(Spatial questions tied to pictures)
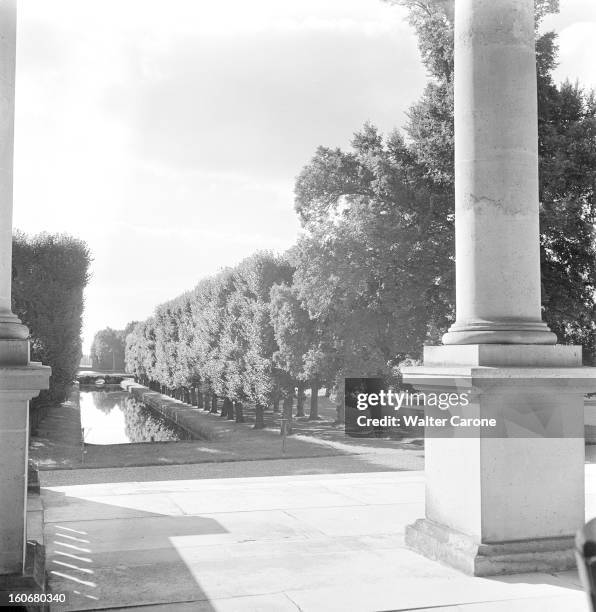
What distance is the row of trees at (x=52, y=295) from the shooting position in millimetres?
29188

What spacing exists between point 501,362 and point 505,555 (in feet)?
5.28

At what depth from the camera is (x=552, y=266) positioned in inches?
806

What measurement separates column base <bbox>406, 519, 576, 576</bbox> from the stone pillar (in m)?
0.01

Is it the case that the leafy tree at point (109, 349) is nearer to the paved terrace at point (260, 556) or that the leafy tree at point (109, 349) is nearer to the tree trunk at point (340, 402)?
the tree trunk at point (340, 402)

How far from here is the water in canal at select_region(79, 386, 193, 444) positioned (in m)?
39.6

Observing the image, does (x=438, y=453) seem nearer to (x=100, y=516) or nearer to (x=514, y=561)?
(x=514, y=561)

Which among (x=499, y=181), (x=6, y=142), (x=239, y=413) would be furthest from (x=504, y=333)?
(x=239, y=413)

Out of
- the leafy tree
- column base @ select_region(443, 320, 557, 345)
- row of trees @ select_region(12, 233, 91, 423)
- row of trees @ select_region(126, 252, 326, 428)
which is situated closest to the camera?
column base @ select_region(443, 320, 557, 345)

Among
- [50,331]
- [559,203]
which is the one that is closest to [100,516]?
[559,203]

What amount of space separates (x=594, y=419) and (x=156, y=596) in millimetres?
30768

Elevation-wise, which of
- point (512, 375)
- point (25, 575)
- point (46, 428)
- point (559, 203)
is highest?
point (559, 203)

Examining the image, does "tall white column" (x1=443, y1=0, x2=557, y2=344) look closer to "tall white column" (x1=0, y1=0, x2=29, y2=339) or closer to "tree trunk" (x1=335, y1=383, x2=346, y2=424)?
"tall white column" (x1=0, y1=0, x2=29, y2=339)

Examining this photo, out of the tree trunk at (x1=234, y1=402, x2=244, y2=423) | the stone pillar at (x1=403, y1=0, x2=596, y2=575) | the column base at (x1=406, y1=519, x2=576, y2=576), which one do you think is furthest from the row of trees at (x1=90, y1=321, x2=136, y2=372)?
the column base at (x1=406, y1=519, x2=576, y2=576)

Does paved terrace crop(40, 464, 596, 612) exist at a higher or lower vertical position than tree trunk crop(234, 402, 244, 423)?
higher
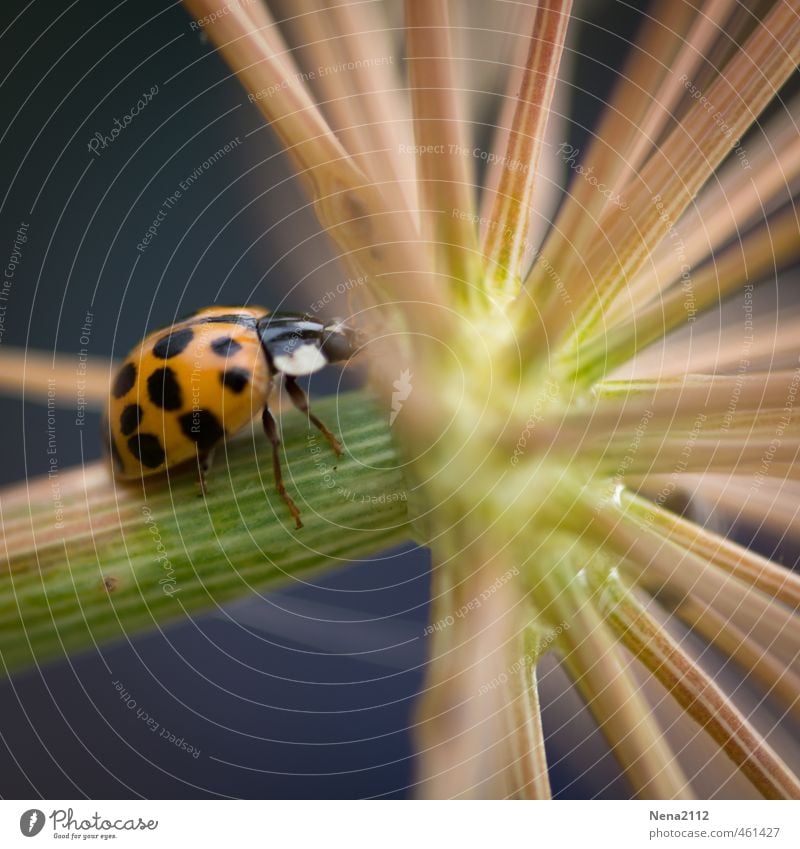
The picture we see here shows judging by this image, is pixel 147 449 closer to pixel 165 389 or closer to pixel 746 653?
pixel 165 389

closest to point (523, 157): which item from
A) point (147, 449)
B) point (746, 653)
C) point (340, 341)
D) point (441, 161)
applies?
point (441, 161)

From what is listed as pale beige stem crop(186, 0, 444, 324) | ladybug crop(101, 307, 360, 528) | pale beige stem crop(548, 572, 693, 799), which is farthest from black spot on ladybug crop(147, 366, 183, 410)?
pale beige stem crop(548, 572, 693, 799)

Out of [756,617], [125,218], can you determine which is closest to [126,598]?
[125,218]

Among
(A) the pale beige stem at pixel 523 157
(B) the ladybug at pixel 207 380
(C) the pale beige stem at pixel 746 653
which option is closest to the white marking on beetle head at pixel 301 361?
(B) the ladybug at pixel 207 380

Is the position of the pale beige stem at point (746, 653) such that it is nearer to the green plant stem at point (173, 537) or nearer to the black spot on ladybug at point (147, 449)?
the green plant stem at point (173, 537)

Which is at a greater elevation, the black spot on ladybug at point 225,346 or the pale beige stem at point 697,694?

Task ::
Reproduce every entry exactly, but omit each picture.

The solution ::
What distance is the row of trees at (x=52, y=295) from the shooting position in millimetres?
29188

What spacing exists between point 501,362 and point 505,555 (in feet)?
5.28

At what depth from the camera is (x=552, y=266) positioned in inches?
806

What measurement separates column base <bbox>406, 519, 576, 576</bbox> from the stone pillar (in m)?
0.01

Is it the case that the leafy tree at point (109, 349) is nearer to the paved terrace at point (260, 556) or that the leafy tree at point (109, 349) is nearer to the tree trunk at point (340, 402)?
the tree trunk at point (340, 402)

How far from here is the water in canal at select_region(79, 386, 193, 444) positioned (in m)?
39.6

Observing the image, does (x=438, y=453) seem nearer to (x=100, y=516) or nearer to (x=514, y=561)?
(x=514, y=561)

Which among (x=499, y=181), (x=6, y=142), (x=239, y=413) would be furthest from (x=504, y=333)?
(x=239, y=413)

Out of
- the leafy tree
- column base @ select_region(443, 320, 557, 345)
- row of trees @ select_region(12, 233, 91, 423)
- row of trees @ select_region(126, 252, 326, 428)
which is situated closest to the camera?
column base @ select_region(443, 320, 557, 345)

Among
- [50,331]
- [559,203]
which is the one that is closest to [100,516]?
[559,203]

What amount of space separates (x=594, y=419) and (x=156, y=596) in millimetres?
30768

Elevation-wise, which of
- point (512, 375)
- point (25, 575)
- point (46, 428)
- point (559, 203)
is highest?
point (559, 203)

Examining the image, does "tall white column" (x1=443, y1=0, x2=557, y2=344) look closer to "tall white column" (x1=0, y1=0, x2=29, y2=339) or closer to "tree trunk" (x1=335, y1=383, x2=346, y2=424)?
"tall white column" (x1=0, y1=0, x2=29, y2=339)

Examining this photo, out of the tree trunk at (x1=234, y1=402, x2=244, y2=423) | the stone pillar at (x1=403, y1=0, x2=596, y2=575) | the column base at (x1=406, y1=519, x2=576, y2=576), which one do you think is furthest from the row of trees at (x1=90, y1=321, x2=136, y2=372)?
the column base at (x1=406, y1=519, x2=576, y2=576)

Does paved terrace crop(40, 464, 596, 612) exist at a higher or lower vertical position than tree trunk crop(234, 402, 244, 423)?
higher
The picture we see here shows judging by this image, is pixel 147 449 closer to pixel 165 389 or closer to pixel 746 653?
pixel 165 389

closest to point (523, 157): which item from
A) point (147, 449)
B) point (746, 653)
C) point (340, 341)
D) point (441, 161)
applies?
point (441, 161)

From what is listed as pale beige stem crop(186, 0, 444, 324) | ladybug crop(101, 307, 360, 528) | pale beige stem crop(548, 572, 693, 799), which is farthest from black spot on ladybug crop(147, 366, 183, 410)?
pale beige stem crop(548, 572, 693, 799)

Out of [756,617], [125,218], can you determine which is closest to [126,598]?
[125,218]

Among
(A) the pale beige stem at pixel 523 157
(B) the ladybug at pixel 207 380
(C) the pale beige stem at pixel 746 653
which option is closest to the white marking on beetle head at pixel 301 361?
(B) the ladybug at pixel 207 380

Is the position of the pale beige stem at point (746, 653) such that it is nearer to the green plant stem at point (173, 537) or nearer to the black spot on ladybug at point (147, 449)?
the green plant stem at point (173, 537)

Which is at a greater elevation, the black spot on ladybug at point 225,346 or the pale beige stem at point 697,694?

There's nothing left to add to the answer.